EXERCICES:
[1] Relevez tout ce que le texte sur les dessins gagnants et les preuves fait intervenir dans la phrase qui commence par « Ici intervient ».
[2] Répondez brièvement à ces questions sur le texte sur les dessins gagnants et les preuves.
(a) Quels dessins sont appelés « gagnants » ?
(b) À quelle condition les dessins gagnants pourraient-ils être des preuves ?
(c) Quel philosophe est cité pour sa dialectique ?
[3] Reprenez le texte sur les dessins gagnants et les preuves à la suite de sa dernière phrase.

Du côté de l’Autre et du négatif (Hegel)
Imaginons encore que nous soyons dans un « bon » cas, un cas où « ça converge »… Bien sûr, dans une situation donnée, face à une formule que l’on avance et souhaite démontrer, il n’y a pas qu’un seul dessin possible, il y en a plusieurs. Certains peuvent être « gagnants » et d’autres non. Les dessins « gagnants » sont ceux qui conduisent le partenaire à concéder qu’il n’a plus d’arguments à opposer, ou plus de questions nouvelles à poser. Les dessins des deux dialoguants s’affrontent ainsi, mais pas toujours sous l’aspect d’un combat, cela peut être aussi celui d’une recherche d’entente, tous les jeux ne sont pas des duels, certains sont coopératifs, certains n’ont pas d’autres buts que de mettre en commun des expériences et des savoirs. Là apparaît tout l’intérêt de la « ludique », pas assez exploré à mon avis…
La faiblesse réside en ce que, bien entendu, le fait qu’un dessin soit gagnant n’est pas une garantie pour qu’il soit une « preuve » : il se peut que le partenaire n’ait pas été le meilleur possible, qu’il se soit laissé dominer ou satisfaire un peu trop facilement. Les dessins gagnants ne sont pas des preuves, ou alors il faudrait qu’ils aient été confrontés à tous les contre-dessins possibles, mais totaliser tous les dessins ou contre-dessins possibles n’est pas une mince affaire… c’est un passage à la limite, une idéalisation. Mais bon, admettons qu’il soit faisable, quels ensembles de dessins allons-nous privilégier, étant entendu que nous ne souhaitons plus partir d’une formule à démontrer mais simplement de dessins, de candidats à devenir des preuves… qu’est-ce qui est preuve, dans tout ça ? Ici intervient l’Autre, la caractérisation par l’extérieur, le négatif, le complémentaire… et en cela Hegel, avec sa dialectique, n’est plus très loin.

DOCUMENTS SOURCES:
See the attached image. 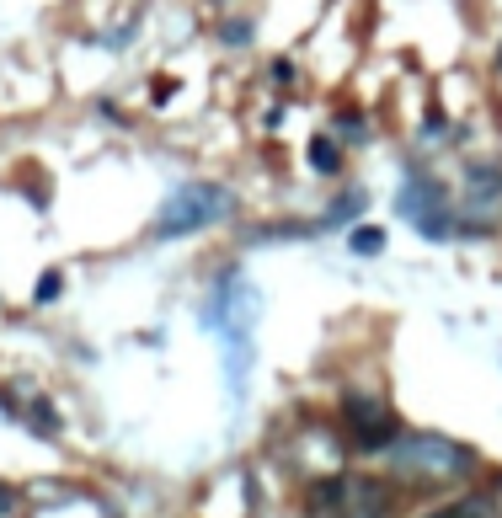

RÉPONSES FOURNIES:
[1] l'Autre ; la caractérisation par l'extérieur ; le négatif ; le complémentaire

[2]
(a) Ceux qui conduisent le partenaire à concéder qu'il n'a plus d'arguments à opposer, ou plus de questions nouvelles à poser.
(b) Il faudrait qu'ils aient été confrontés à tous les contre-dessins possibles.
(c) Hegel.

[3]
Car si les dessins de deux dialoguants sont dans une situation d’orthogonalité quand on arrive à une « fin heureuse » (une convergence) et que l’on peut alors écrire D ⊥ E, où D est le dessin du premier intervenant et E celui du second, alors on peut associer à D un ensemble de dessins particuliers : tous ceux qui sont comme E, autrement dit orthogonaux à D. Notons D┴ cet ensemble. Si nous avons pu prendre l’orthogonal (le négatif) une fois alors rien n’empêche qu’on le prenne deux fois, et qu’on fabrique D┴┴ qui, bien sûr contiendra D comme l’un de ses éléments, mais pas lui seul, d’autres aussi, dont on peut dire qu’ils se comportent comme D du point de vue de l’orthogonalité. On définira alors D┴┴ comme un comportement. D’où une totalisation possible à partir d’un dessin, mais qui passe par le négatif.
La locativité au lieu de l’identité(*)
Un point important est que, bien entendu, se passant des formules (notamment des lettres qui les composent, les A, B, C, …), on doit bien dire où et comment s’enracinent les processus qui nous intéressent. Ici, la grande nouveauté girardienne fut d’introduire les lieux, rien que des lieux (locus solum, dit Girard dans un article manifeste de 2001 en reprenant le titre d’un roman de Raymond Roussel, à peine déformé – Locus Solus). C’est à partir d’un ensemble de lieux qu’une stratégie se développe, exactement d’ailleurs comme dans les jeux dits de stratégie, où l’on ne donne aucune identité particulière à une case de l’échiquier, qu’elle soit blanche ou qu’elle soit noire (autrement dit positive ou négative dans la terminologie ludique). Libre à nous ensuite d’étiqueter les cases si cela nous chante, mais cela n’aura rien changé à la règle du jeu, ni aux stratégies que l’on peut élaborer.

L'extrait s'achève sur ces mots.